Data listing:
=== Section Start ===

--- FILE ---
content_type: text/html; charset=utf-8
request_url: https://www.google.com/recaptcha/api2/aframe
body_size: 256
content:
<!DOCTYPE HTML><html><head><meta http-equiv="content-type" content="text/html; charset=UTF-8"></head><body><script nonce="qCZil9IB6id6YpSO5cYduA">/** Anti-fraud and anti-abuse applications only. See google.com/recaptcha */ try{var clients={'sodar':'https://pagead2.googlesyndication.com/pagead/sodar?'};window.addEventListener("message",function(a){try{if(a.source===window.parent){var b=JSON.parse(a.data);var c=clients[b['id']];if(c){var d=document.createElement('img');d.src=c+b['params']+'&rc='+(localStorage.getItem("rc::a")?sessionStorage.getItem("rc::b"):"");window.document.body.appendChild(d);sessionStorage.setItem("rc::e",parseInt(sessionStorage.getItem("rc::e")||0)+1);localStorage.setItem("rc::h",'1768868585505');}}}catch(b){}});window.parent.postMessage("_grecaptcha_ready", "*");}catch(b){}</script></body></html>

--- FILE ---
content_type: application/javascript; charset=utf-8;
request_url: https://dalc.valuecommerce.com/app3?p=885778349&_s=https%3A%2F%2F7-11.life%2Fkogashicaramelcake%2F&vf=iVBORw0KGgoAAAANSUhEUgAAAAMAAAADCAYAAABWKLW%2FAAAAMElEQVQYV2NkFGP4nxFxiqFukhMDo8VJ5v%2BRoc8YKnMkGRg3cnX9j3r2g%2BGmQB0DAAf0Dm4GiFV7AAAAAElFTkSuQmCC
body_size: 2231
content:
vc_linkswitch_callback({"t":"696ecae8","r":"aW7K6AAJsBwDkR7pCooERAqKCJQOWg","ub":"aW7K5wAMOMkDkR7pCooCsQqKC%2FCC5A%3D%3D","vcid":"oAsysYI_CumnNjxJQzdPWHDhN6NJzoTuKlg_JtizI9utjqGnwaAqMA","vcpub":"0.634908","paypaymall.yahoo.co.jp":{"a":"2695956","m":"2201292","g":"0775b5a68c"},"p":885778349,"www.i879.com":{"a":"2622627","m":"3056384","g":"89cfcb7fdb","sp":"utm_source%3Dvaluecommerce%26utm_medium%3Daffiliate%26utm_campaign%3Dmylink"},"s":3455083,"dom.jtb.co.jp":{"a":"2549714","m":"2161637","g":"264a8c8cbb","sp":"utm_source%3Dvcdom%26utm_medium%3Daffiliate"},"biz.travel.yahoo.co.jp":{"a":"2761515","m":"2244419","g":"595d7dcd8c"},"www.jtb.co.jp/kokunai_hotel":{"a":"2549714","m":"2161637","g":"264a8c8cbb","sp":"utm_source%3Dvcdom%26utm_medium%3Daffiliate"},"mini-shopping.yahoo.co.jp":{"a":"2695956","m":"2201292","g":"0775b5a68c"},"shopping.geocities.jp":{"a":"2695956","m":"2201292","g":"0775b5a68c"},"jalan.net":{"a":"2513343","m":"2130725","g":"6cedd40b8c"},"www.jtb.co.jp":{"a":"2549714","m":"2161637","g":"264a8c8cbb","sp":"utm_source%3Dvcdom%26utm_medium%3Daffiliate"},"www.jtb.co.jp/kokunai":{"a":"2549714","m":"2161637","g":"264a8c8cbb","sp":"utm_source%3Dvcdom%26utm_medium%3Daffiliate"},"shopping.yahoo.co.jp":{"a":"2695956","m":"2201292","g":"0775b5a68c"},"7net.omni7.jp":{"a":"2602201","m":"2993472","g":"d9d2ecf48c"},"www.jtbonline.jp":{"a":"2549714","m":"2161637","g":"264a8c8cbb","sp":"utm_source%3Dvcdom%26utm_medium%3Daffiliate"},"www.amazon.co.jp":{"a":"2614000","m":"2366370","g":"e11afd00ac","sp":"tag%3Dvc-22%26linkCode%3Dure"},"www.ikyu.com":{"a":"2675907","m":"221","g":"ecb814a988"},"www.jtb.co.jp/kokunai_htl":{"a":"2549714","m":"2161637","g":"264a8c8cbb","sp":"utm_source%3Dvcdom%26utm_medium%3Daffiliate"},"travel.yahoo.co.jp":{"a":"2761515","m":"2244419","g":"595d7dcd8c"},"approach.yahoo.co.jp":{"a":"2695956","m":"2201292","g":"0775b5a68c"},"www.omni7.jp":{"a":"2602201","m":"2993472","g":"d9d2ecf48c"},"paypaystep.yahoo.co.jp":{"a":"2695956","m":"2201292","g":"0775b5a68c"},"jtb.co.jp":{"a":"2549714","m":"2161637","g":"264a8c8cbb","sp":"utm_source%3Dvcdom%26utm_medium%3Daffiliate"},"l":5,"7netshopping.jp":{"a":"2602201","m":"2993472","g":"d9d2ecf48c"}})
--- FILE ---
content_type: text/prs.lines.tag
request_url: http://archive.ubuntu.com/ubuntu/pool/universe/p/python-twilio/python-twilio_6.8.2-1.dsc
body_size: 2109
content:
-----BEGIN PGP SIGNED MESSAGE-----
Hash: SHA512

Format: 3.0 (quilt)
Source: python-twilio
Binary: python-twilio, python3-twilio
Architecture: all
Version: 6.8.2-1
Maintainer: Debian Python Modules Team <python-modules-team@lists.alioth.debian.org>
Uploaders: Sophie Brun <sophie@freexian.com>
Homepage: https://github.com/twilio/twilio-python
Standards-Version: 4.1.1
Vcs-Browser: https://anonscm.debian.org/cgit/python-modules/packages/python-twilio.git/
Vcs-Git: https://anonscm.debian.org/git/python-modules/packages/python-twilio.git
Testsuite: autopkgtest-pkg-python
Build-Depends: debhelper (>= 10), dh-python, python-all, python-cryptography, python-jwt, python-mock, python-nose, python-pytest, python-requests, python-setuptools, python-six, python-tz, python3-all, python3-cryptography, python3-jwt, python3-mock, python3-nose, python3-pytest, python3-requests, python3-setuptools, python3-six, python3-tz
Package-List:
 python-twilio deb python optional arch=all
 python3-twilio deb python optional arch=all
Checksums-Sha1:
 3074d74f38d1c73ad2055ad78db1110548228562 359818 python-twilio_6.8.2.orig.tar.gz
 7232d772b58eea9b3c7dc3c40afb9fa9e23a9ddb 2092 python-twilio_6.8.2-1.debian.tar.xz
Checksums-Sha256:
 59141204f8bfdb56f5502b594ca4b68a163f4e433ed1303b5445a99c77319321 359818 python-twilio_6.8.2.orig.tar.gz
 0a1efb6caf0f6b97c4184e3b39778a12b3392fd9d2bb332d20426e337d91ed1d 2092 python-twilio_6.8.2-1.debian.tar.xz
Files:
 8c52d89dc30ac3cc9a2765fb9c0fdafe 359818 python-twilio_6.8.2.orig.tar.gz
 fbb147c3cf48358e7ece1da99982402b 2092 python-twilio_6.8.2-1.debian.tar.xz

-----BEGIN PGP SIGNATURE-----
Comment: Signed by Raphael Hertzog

=== Section End ===

Exercise:
Copy out all lines of the material containing the word "orig".

Answer to this exercise:
 3074d74f38d1c73ad2055ad78db1110548228562 359818 python-twilio_6.8.2.orig.tar.gz
 59141204f8bfdb56f5502b594ca4b68a163f4e433ed1303b5445a99c77319321 359818 python-twilio_6.8.2.orig.tar.gz
 8c52d89dc30ac3cc9a2765fb9c0fdafe 359818 python-twilio_6.8.2.orig.tar.gz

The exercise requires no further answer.